Take a cue from yesteryear and give your cocktails a vintage twist.

Christina Nihira December 21st, 2011

Who better to provide some insight about retro libations than Amy Nelms, head bartender at the Skirvin Hilton Hotel’s Red Piano Lounge?

The longtime barkeep extraordinaire recently helped the downtown property celebrate its centennial by showcasing cocktails popularized throughout the 20th century.

According to Nelms, long-forgotten spirits are once again in vogue, not just at the hotel’s swanky piano bar where she works, but as a general beverage trend. She said the holidays offer the perfect chance to stir up a lot of spirit for office parties and family occasions.

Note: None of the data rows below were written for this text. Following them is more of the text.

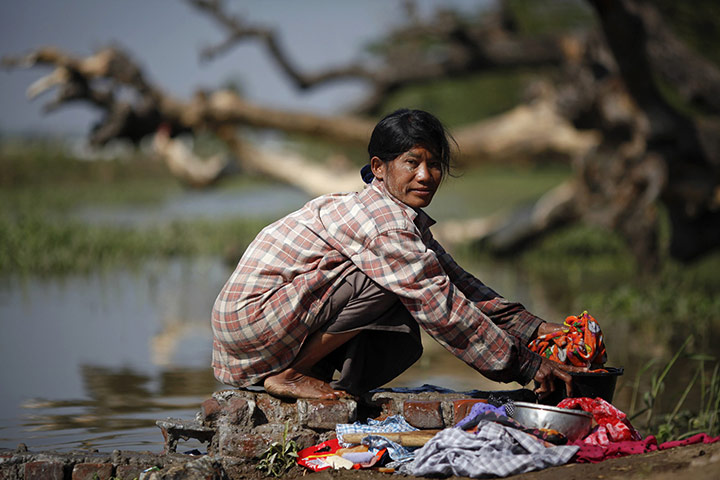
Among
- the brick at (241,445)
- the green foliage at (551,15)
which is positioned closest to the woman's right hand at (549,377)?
the brick at (241,445)

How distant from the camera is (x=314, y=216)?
11.7 feet

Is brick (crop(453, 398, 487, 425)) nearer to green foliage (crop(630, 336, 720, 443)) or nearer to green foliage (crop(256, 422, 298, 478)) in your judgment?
green foliage (crop(256, 422, 298, 478))

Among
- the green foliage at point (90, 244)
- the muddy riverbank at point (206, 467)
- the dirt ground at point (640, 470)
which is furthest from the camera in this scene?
the green foliage at point (90, 244)

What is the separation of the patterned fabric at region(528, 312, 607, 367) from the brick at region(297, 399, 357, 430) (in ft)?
2.58

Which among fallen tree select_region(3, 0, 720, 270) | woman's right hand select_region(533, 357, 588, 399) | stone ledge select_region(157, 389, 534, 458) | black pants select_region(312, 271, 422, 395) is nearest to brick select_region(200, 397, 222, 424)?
stone ledge select_region(157, 389, 534, 458)

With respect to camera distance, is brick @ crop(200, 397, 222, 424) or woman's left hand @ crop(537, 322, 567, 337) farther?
woman's left hand @ crop(537, 322, 567, 337)

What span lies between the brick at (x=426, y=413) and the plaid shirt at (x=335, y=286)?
242 millimetres

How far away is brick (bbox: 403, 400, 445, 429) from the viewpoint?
11.7 ft

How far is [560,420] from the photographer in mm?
3260

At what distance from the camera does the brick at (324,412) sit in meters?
3.49

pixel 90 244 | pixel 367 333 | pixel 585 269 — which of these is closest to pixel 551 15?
pixel 585 269

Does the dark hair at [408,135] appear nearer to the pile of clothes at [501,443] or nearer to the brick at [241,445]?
the pile of clothes at [501,443]

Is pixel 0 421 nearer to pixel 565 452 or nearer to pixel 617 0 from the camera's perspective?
pixel 565 452

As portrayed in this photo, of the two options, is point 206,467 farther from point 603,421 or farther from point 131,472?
point 603,421
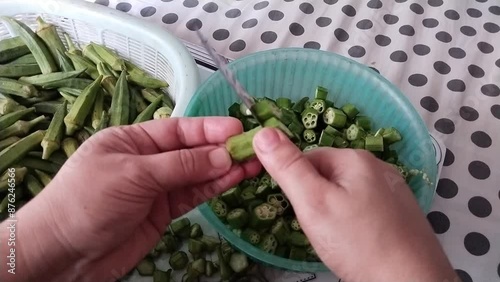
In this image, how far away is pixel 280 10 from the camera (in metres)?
1.38

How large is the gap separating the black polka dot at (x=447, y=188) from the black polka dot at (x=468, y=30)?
491 millimetres

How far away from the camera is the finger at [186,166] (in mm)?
666

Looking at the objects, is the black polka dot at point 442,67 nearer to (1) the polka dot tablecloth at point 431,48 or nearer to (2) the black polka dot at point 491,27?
(1) the polka dot tablecloth at point 431,48

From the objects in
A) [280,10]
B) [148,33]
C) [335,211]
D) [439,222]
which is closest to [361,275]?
[335,211]

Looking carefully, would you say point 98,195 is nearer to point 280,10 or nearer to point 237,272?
point 237,272

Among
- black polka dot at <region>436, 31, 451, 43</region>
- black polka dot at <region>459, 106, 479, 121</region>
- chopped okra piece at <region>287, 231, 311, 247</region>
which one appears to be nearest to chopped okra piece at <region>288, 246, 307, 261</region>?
chopped okra piece at <region>287, 231, 311, 247</region>

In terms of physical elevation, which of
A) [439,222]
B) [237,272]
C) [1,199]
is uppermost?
[439,222]

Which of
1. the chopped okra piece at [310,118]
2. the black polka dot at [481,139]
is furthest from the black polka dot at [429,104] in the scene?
the chopped okra piece at [310,118]

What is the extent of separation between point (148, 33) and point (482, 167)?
79 centimetres

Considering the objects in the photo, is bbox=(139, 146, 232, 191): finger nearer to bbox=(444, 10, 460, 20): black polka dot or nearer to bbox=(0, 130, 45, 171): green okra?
bbox=(0, 130, 45, 171): green okra

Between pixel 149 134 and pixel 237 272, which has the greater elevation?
pixel 149 134

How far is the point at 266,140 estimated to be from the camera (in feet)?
2.09

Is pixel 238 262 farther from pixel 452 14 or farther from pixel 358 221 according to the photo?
pixel 452 14

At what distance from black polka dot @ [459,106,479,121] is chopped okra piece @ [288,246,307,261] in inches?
21.2
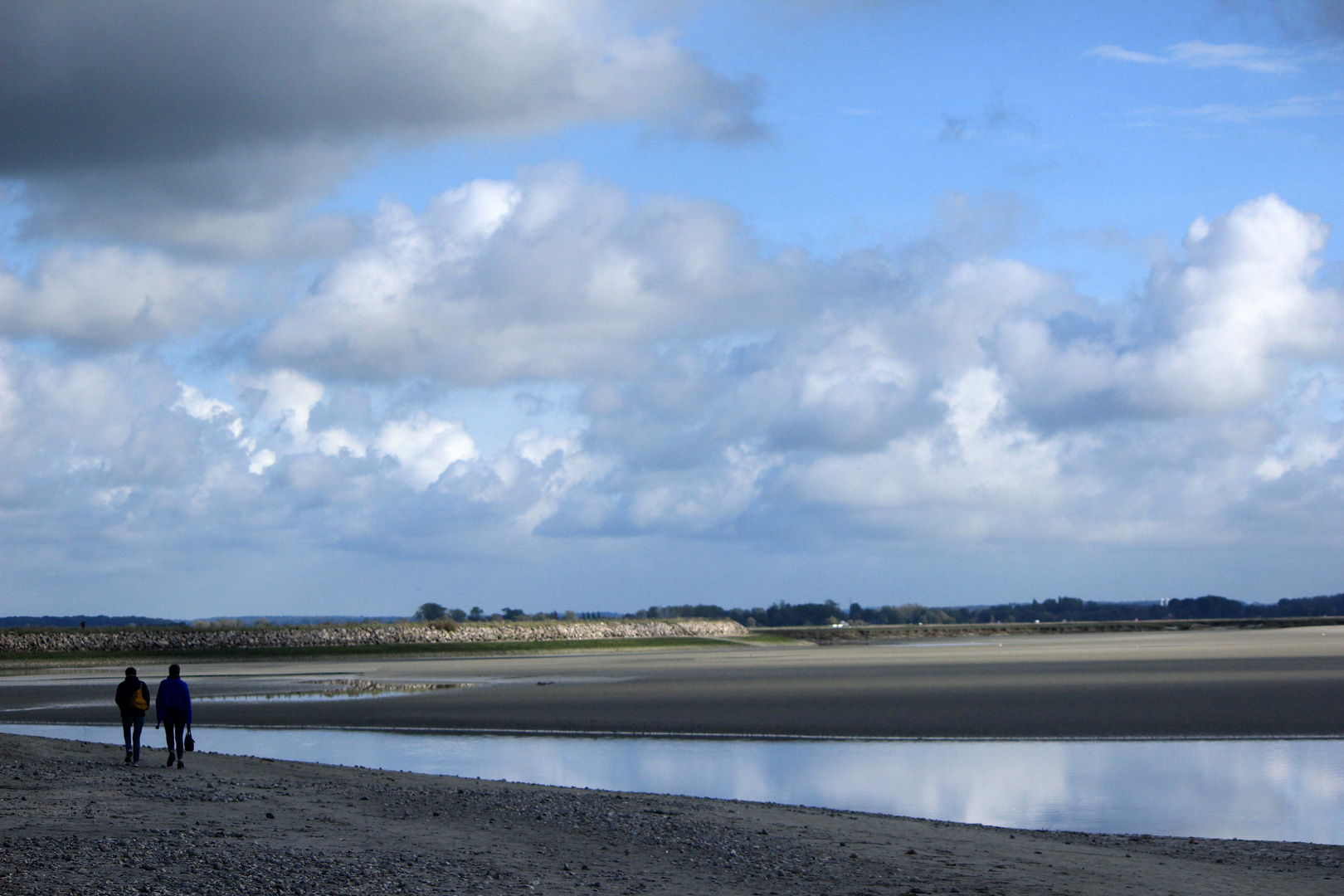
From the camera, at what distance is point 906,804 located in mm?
19578

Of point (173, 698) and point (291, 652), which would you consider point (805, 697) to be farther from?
point (291, 652)

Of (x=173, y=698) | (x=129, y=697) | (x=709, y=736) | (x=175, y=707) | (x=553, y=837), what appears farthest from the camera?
(x=709, y=736)

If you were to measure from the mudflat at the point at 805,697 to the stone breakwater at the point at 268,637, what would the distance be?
19.0 m

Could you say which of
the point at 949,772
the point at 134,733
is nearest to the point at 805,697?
the point at 949,772

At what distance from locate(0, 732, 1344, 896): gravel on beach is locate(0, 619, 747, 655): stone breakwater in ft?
253

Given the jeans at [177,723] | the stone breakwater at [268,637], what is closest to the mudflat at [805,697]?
the jeans at [177,723]

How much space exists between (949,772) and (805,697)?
18807 mm

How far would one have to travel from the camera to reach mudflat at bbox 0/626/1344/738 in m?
31.9

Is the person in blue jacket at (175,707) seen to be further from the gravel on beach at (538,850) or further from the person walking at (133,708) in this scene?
the gravel on beach at (538,850)

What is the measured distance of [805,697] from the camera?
138 ft

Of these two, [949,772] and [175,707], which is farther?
[949,772]

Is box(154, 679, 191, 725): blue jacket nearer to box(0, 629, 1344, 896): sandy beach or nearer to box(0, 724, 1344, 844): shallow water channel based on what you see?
box(0, 629, 1344, 896): sandy beach

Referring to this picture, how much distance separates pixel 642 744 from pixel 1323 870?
676 inches

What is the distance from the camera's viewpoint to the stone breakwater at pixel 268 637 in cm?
8994
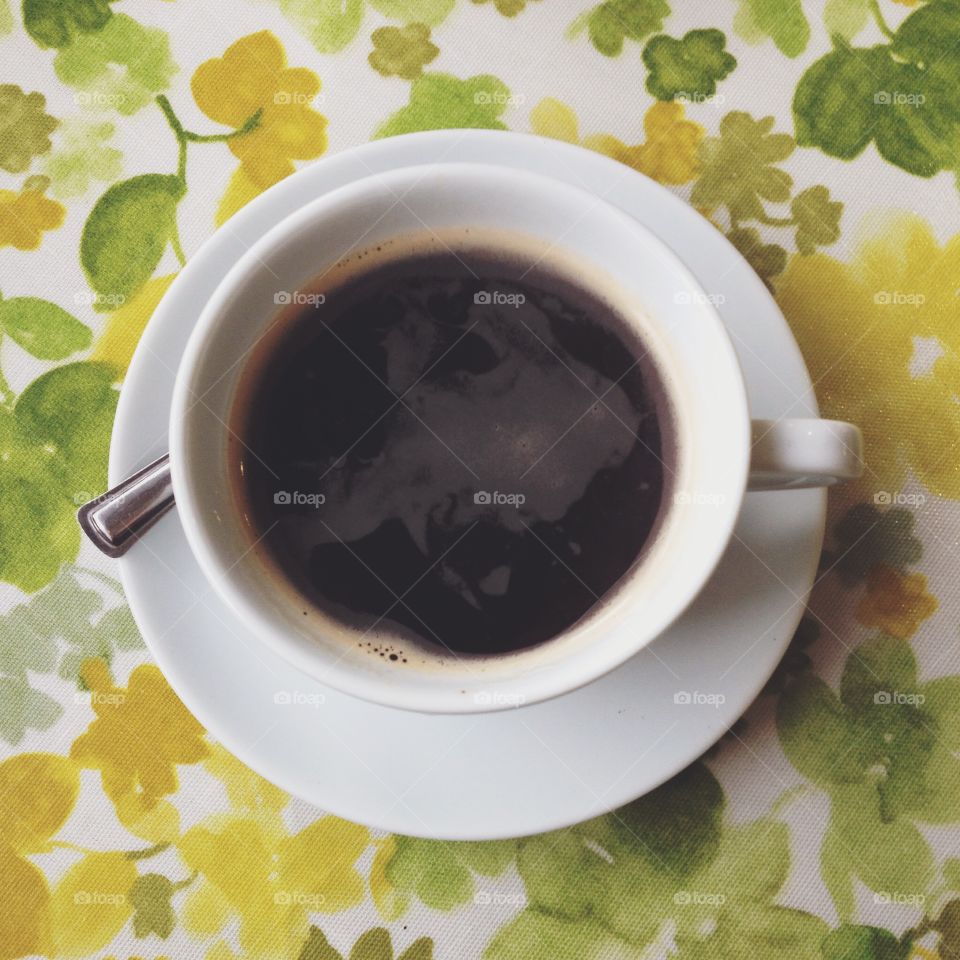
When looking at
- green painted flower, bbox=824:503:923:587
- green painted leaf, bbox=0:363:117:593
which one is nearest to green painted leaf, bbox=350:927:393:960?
green painted leaf, bbox=0:363:117:593

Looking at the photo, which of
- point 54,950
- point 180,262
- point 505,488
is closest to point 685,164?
point 505,488

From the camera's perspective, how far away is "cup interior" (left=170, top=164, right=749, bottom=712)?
0.74 m

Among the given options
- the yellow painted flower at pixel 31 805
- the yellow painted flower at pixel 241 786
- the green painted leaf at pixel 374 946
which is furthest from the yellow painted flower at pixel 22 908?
the green painted leaf at pixel 374 946

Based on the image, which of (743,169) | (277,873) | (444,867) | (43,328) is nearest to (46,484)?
(43,328)

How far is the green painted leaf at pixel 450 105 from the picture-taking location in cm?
104

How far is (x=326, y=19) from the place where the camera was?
1064mm

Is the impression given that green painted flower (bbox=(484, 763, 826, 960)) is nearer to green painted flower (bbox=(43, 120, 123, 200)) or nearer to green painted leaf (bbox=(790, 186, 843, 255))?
green painted leaf (bbox=(790, 186, 843, 255))

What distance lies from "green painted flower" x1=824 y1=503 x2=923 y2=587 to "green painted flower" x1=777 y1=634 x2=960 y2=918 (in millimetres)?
133

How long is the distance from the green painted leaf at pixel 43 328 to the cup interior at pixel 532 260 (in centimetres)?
34

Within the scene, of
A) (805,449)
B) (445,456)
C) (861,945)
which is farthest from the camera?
(861,945)

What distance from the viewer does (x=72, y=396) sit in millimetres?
1044

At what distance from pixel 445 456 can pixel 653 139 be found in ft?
1.56

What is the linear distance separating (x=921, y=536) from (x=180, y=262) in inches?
35.0

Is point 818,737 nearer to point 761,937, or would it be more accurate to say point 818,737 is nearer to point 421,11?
point 761,937
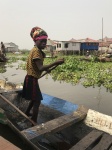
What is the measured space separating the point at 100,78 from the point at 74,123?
10.2 metres

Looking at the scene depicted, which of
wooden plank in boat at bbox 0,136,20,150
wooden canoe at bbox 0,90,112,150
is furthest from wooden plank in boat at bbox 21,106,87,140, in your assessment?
wooden plank in boat at bbox 0,136,20,150

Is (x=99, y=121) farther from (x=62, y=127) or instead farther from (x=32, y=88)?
(x=32, y=88)

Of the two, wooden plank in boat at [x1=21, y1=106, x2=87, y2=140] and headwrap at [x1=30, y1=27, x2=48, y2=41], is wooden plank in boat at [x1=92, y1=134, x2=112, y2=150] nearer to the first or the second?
wooden plank in boat at [x1=21, y1=106, x2=87, y2=140]

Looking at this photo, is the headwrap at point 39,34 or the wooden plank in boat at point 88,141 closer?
the wooden plank in boat at point 88,141

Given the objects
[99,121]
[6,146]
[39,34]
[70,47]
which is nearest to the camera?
[6,146]

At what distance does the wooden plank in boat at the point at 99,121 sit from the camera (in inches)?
142

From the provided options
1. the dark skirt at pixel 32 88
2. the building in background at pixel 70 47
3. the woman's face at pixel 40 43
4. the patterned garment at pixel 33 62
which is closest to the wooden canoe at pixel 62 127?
the dark skirt at pixel 32 88

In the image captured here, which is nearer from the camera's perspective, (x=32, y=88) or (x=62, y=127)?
(x=62, y=127)

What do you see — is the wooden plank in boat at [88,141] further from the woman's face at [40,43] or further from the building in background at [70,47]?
the building in background at [70,47]

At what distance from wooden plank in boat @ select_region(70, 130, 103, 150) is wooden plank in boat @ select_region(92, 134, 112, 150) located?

“Cocktails are super popular,” said Nelms. “Some you can’t find [mixed] anywhere else [except in a bar].”

The holidays provide countless occasions to entertain. Sipping on distinctive cocktails makes for a unique — as well as pleasurable — experience for most guests. The Barbary Coast, old fashioned, Moscow mule and sidecar are just a few resurrected drinks. Other more modern tastes might be a tequila sunrise, Black Russian or golden Cadillac.

right, Amy Nelms of Red Piano Lounge shows us the Poinsettia and an old fashioned.

Inspired bartenders such as Nelms also craft flavored vodkas into signature house specialties. At the Skirvin, for example, an ornate vessel containing the hotel’s own house-infused vodka sits unobtrusively on the bar counter. At first glance, the mostly clear liquid looks harmless. Upon closer observation, you’ll see the hot and spicy peppercorns dancing on the bottom of the carafe.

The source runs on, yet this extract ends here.